Last modified: 2011-03-13 18:05:03 UTC
Some API links, such as the following: http://he.wikisource.org/w/api.php?action=parse&text=%7B%7B%F6%E9%E8%E5%E8%E9%ED+%F9%EC+%EE%F7%F8%E0%E5%FA+%E2%E3%E5%EC%E5%FA+%F2%EC+%F4%F1%E5%F7%7C%E0%E9%E5%E1%7C%EE%E1%7C-%7C%E9%7C-%7C%7D%7D&redirects=1&format=xml Work from a browser, but when I try to get them from a PHP script, I get an error "HTTP/1.0 403 Forbidden", for example with this program: <?php print file_get_contents("http://he.wikisource.org/w/api.php?action=parse&text=%7B%7B%F6%E9%E8%E5%E8%E9%ED+%F9%EC+%EE%F7%F8%E0%E5%FA+%E2%E3%E5%EC%E5%FA+%F2%EC+%F4%F1%E5%F7%7C%E0%E9%E5%E1%7C%EE%E1%7C-%7C%E9%7C-%7C%7D%7D&redirects=1&format=xml"); ?> It worked until about a week or two ago.

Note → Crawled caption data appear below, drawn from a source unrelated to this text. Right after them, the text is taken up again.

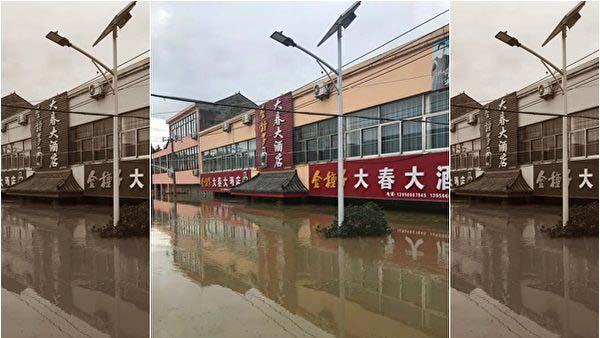 安徽庐江洪水40天不退 灾民:对共产党死心了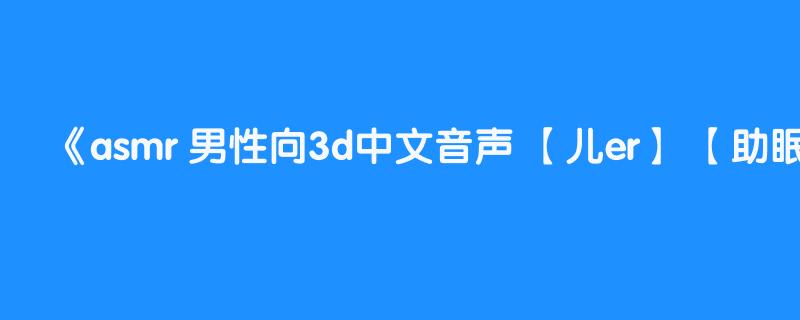 asmr 男性向3d中文音声 【儿er】 【助眠】打雷的夜晚姐姐哄你睡觉 挖耳朵 轻语讲故事 睡前必听!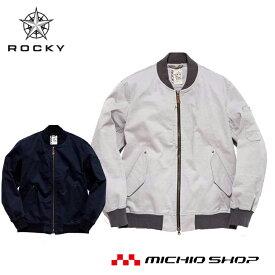 作業服 作業着 ROCKY ロッキー通年 男女兼用MA-1 ミリタリージャケット RJ0901 ボンマックス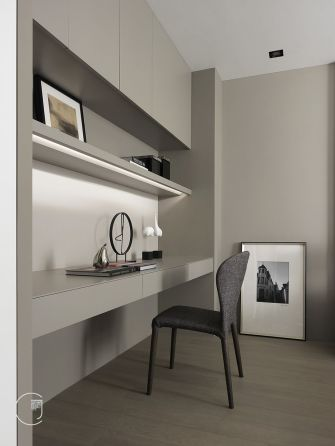 75 Most Favorite Home Workspace Inspirations Design 54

You need to supply user agents with your requests. Read: http://lists.wikimedia.org/pipermail/wikitech-l/2010-February/046777.html
Try: ini_set( 'user_agent', 'Erel\'s bot' );
Thank you, it works only servers where ini_set is enabled. I found a solution that works on all servers, including shared hosting, where ini_set is usually disabled: function get_url_with_agent($url) { $ch = curl_init($url); curl_setopt($ch, CURLOPT_HTTPGET, true); curl_setopt($ch, CURLOPT_RETURNTRANSFER, true); curl_setopt($ch, CURLOPT_USERAGENT, 'Erel Bot'); $result = curl_exec($ch); curl_close($ch); return $result; } Hope it helps someone.